Molly was my best friend, at least for a couple years. However, as nothing gold can stay, nothing that good could

last.

When I was seven, I came home from school expecting to find Molly there, wagging her tail like always, only

to discover an empty yard. I knocked on the door and asked if Molly was in the house.

“No,” I was answered solemnly. I thought it was strange, but didn’t imagine any grave possibilities until I

was informed that Molly had cancer, and would die in several months. She was allowed to come home from the

hospital. I did not realize at the time that she was sent home because there was no hope of her being healed. I

could not grasp this concept until I was harshly told the cruel truth.

“Molly will be dead before Christmas, and she’s not coming back.”

It was October, and I didn’t know what to do. I could only watch as she slowly grew more and more tired and

weak. It was immeasurably difficult to watch my best friend suffer, and even though she couldn’t speak, I could see

the pain in her eyes. As time went on, I watched helplessly as she struggled to even walk.
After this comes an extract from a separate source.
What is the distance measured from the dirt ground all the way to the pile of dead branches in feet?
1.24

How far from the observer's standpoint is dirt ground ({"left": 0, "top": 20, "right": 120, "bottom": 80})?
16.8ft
We all attempted to make

her as comfortable as possible so as a result she would remember happy times when she was in heaven, so I was told.

It was a very hard experience for me. At seven years old, I was watching my world fall apart.

In the early days of December, Molly died. I couldn’t believe it. My best friend was gone. No matter how

the adults put it- passed, departed, gone on vacation; it still came down to the same thing: Molly was dead.

The experience was only made worse when Molly was replaced by a small, mean dog with a ceaseless bark. At

first, it was immensely hard to come home to the (evil, I thought) dog that replaced my best friend. I soon decided

against having anything to do with the new dog. She hated me anyway. The one time I tried to be nice and play with

her, she bit me, and then sat, snarling, staring with her cold, black eyes. As I backed off, she glared at me,

showing off her sharp, ugly, yellow teeth. After that, I vowed to have nothing to do with her. I stayed away from

her for a very long time. It was hard for me to adjust to the new situation, and I went over many times after Molly

died, expecting to see her, barking happily, only to be disappointed, walking up to see a yard without the laughter

and light that Molly brought to my world. Though the experience was not a fun one, my family and friends were

incredibly supportive. One friend from church helped me more than she will ever know, making me laugh and smile

even though it was a sad time.

When you are sad, you don’t feel normal. You don’t want to smile, or laugh: even normal living seems to

take great efforts. However, with the help of great friends, you can recover from even the worst situations. When

you’re life’s a mess, you always need someone to count on; friends are incredibly valuable when life isn’t fun.

That’s what friends are for, right? To cheer you up when you’re down? Well I’ll let you have your own opinion about

this, but you always need a friend; whether it’s a next-door neighbor’s dog, or a girl from school. Friends lift us

up and shape us in ways that seem to be crazy. In times of trouble, you need a friend. This, I believe.